I haven't posted for ages, but the experiments with my Osage flight bow needed documenting for my own sanity.
The bow was originally somewhere between 70-80# shooting a 27" flight arrow (measured to the BELLY of the bow). Having overdrawn and stuck the point of an arrow into the belly a tip overlay sheared off. I repaired it, but didn't have the bottle to shoot it again.
So... I reworked it down to about 60# @26" ( I didn't want to draw it further on the tiller).
My PB had been 341 yards, and now the re-worked bow shoots 320yards (using the same arrows).
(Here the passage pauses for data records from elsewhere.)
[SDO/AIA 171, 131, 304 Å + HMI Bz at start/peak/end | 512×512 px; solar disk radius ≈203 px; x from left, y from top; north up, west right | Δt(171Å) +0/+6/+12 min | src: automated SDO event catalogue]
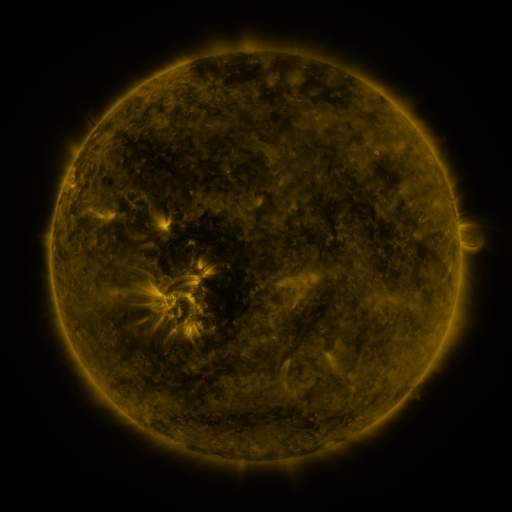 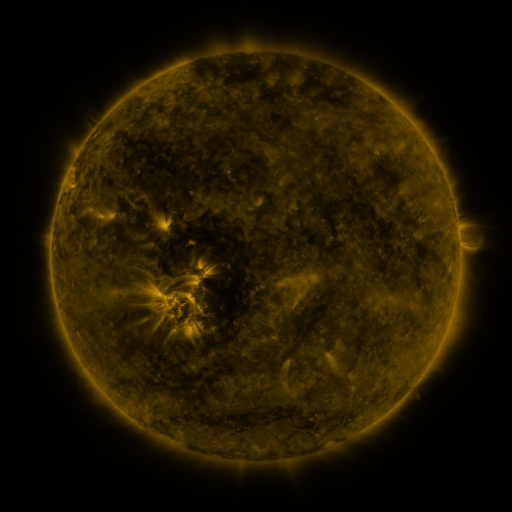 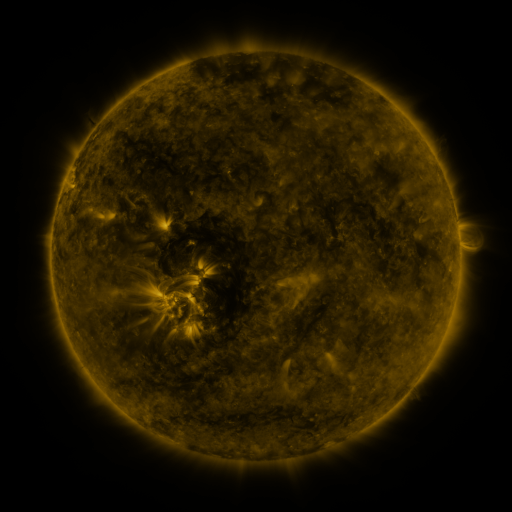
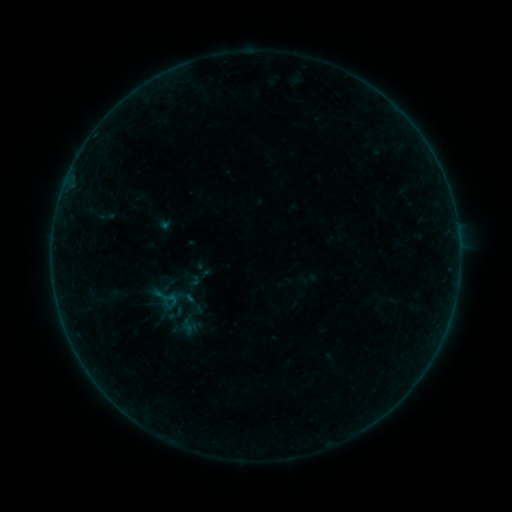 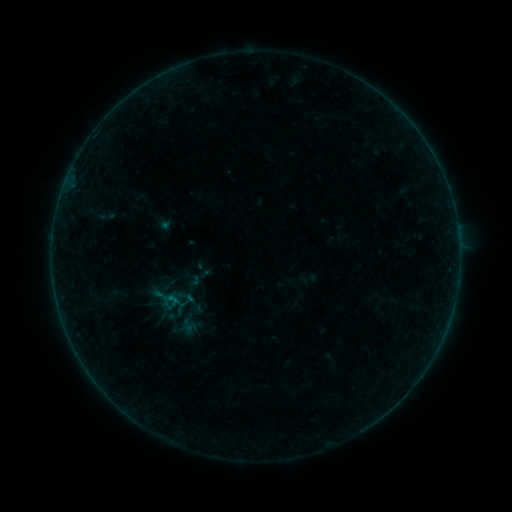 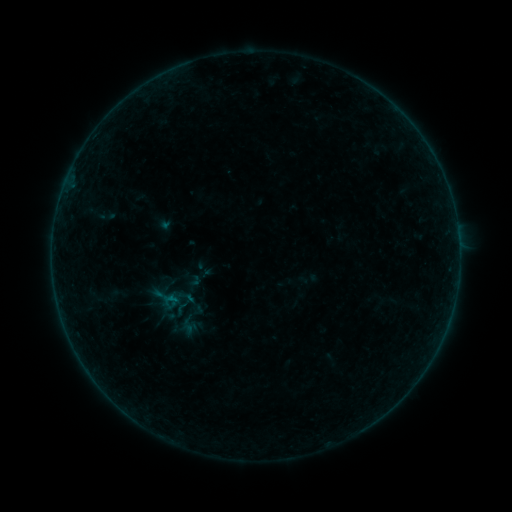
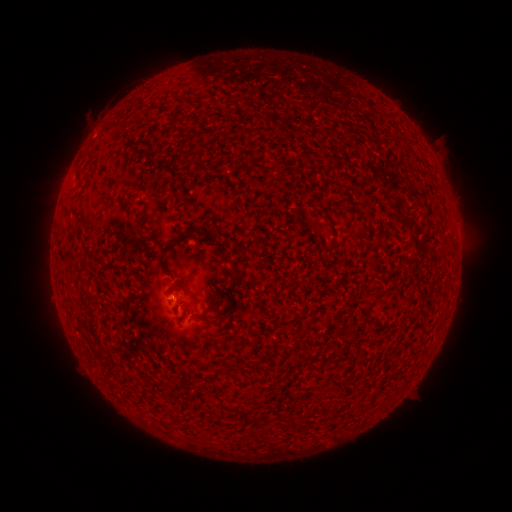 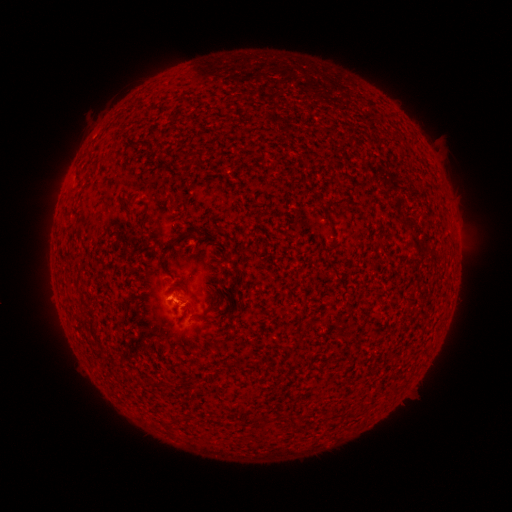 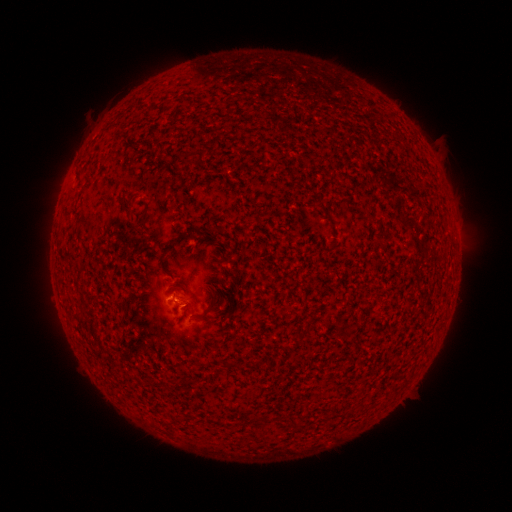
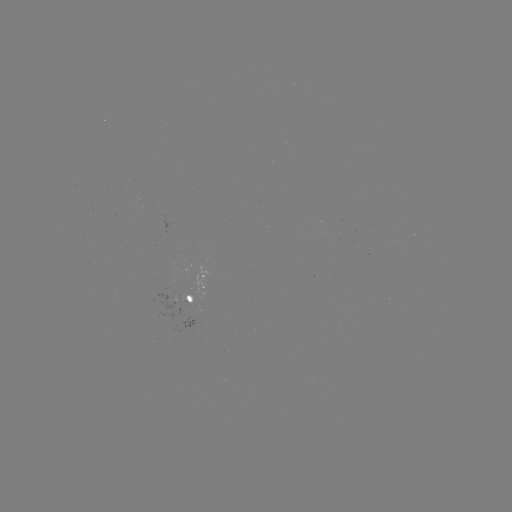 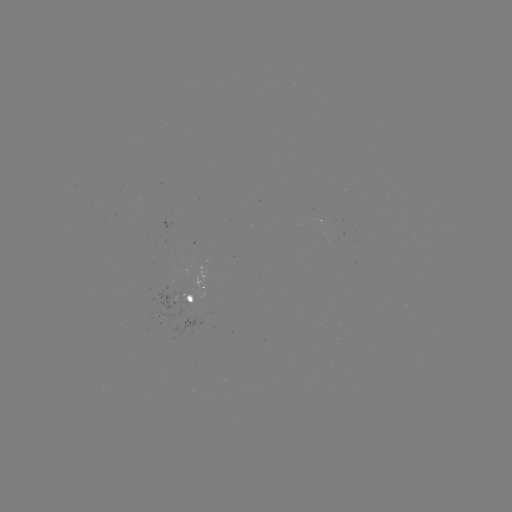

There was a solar flare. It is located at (173, 300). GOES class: B1.5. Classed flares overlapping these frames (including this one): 1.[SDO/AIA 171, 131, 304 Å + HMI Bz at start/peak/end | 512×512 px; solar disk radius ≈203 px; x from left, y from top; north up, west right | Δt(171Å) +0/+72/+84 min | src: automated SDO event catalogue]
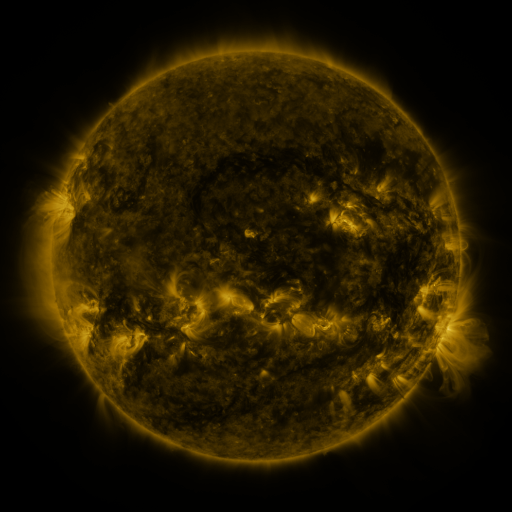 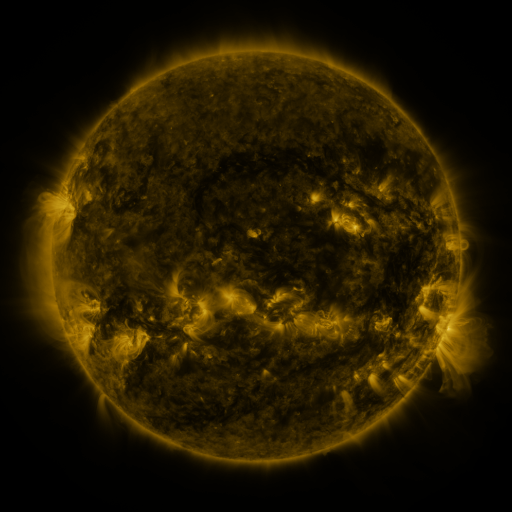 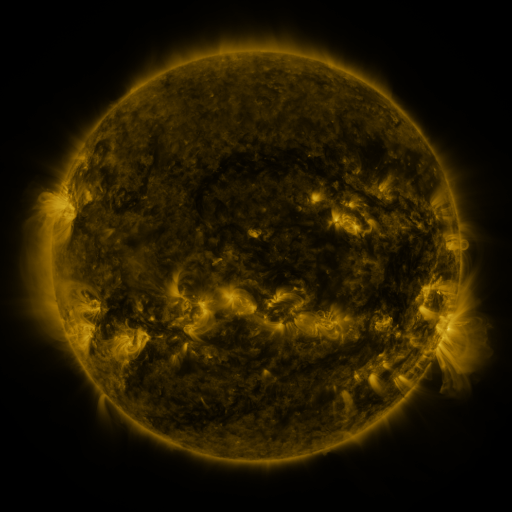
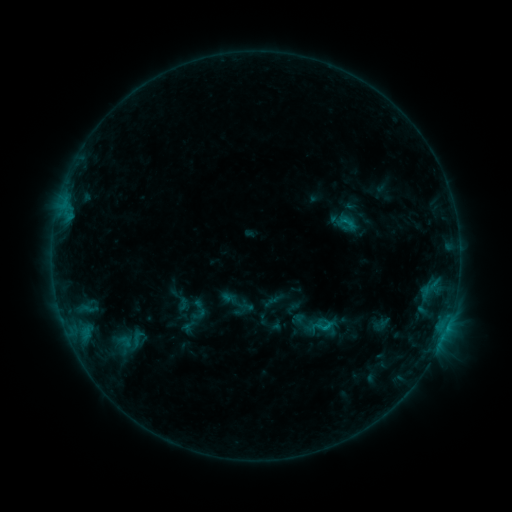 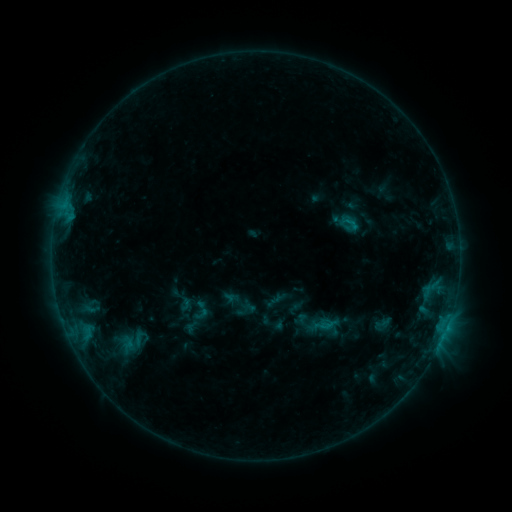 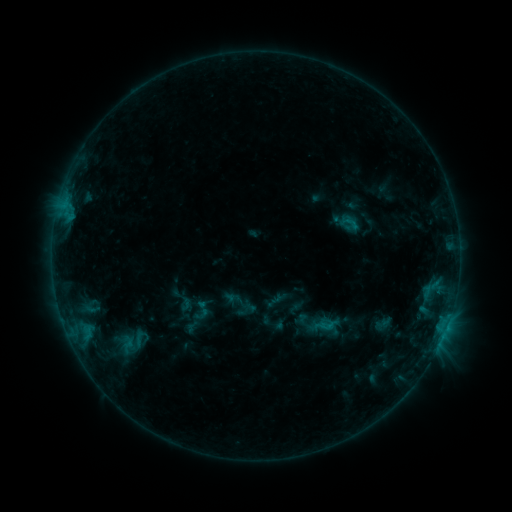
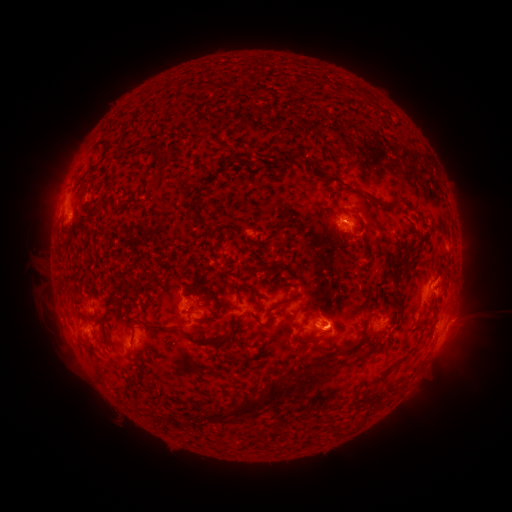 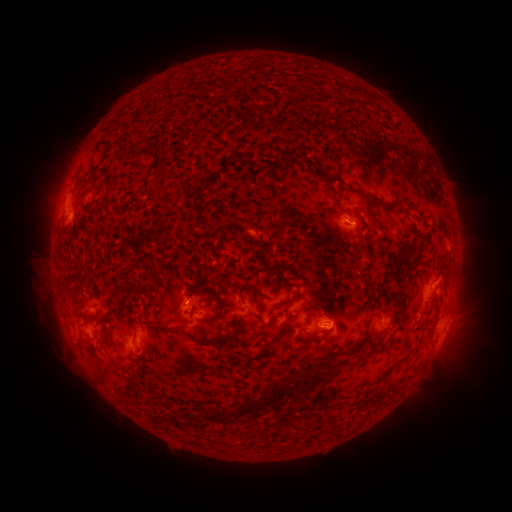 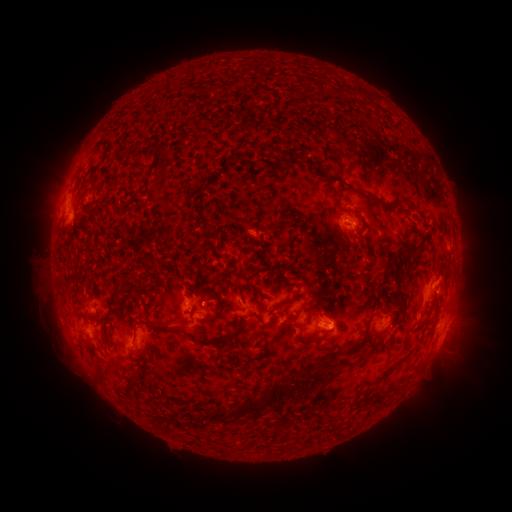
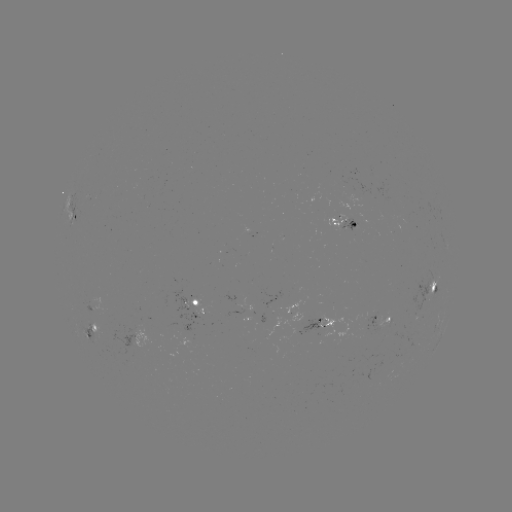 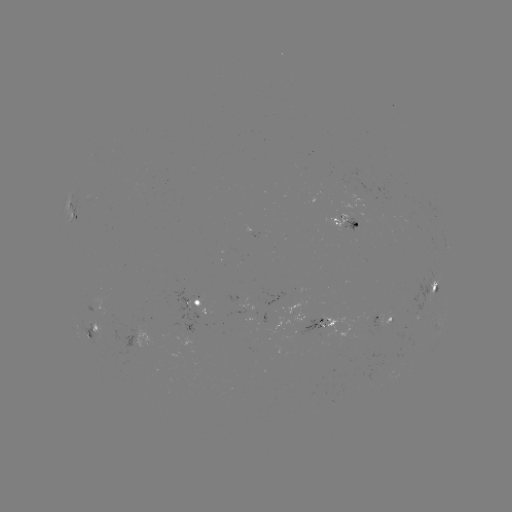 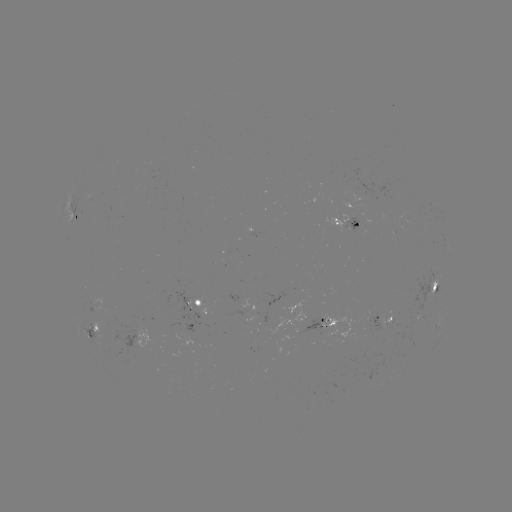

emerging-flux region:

I've eased off the arrow pass and done a slight sideways correction at the arrow pass with heat (The bow was curved to the archers right away from the arrow pass).
High speed video at 1000 frames per second shows good arrow flight, and I thought adding an extended shelf to give 3" of over draw and therefore a shorter lighter more aerodynamic arrow might get it shooting further. Video shows the arrows rotating and tipping over at about 45 degrees after a few yards of flight, so there is a lot of tuning work to do.
https://www.youtube.com/watch?v=YAIq9j6HsfE
Shooting with the shooting machine has it's own problems, clamping the bow too hard can cause misalignment of the string. The papier mache extended shelf shows some promise.
The other problem is arrow mass and spine, the best performing arrows seem to be about 280-300 grain, lighter was giving more speed but less distance in live trials on the field. I haven't got good speed figures using the overdraw shelf and chrono yet. Maybe the arrow isn't flying true through the chrono, I'm also not utilising the full overdraw as I'm short drawing with the machine, for fear of over stressing the wood.
Another question, is the lower limb a tad weak?